Today, it is possible to plot out the entire DNA sequence of an organism.  This entire DNA sequence is huge.  If the human genome was a book, it would have 23 chapters (chromosomes). Within each chapter, there would be between 48 to 250 million letters  (A,C,G,T – the “base pairs”) without spaces, totaling over 3.2 billion letters.  Microorganisms, such as Salmonella, are a short story in comparison, around 4.5 million letters depending on serotype.

Back to genetics class – genome sequencing analysis is looking for differences at a single nucleotide within a base pair.  In essence, the technique looks for differences in the A, T, C or G between members of the same species.  The differences are referred to as a single nucleotide polymorphism (SNP); a change of a nucleotide at a single base-pair location on DNA.
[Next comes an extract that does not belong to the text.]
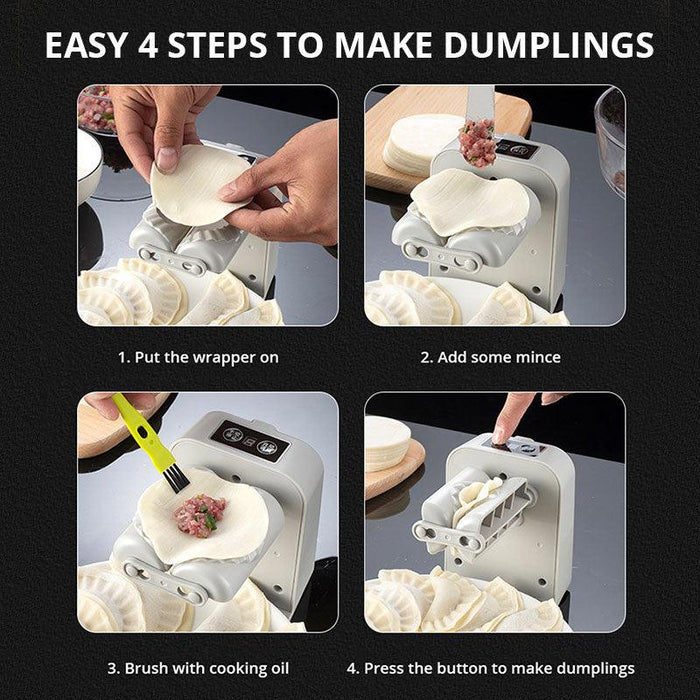 EASY 4 STEPS TO MAKE DUMPLINGS

1. Put the wrapper on

2. Add some mince

3. Brush with cooking oil

4. Press the button to make dumplings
Currently, researchers are working to identify which SNPs are important and whether any particular meaning can be assigned to any specific SNPs.  For example, can one SNP signify virulence, geographic origin, antibiotic resistance, etc.?  In the interim, the entire genome is analyzed in determining whether there is a commonality between two samples (e.g., a human patient sample and a product sample).

GS is continuing to develop, and its widespread use is a question of when, not if.  The cost of GS has significantly reduced in the past 12 years, from over $100 million to under $1,000 (for the entire human genome), with further reductions expected.  As to bacteria, it is now far less expensive to run GS than to run serotype and two PFGE analyses.  The low cost, rapid turn around, and pin point accuracy make GS a very advantageous tool for public health agencies.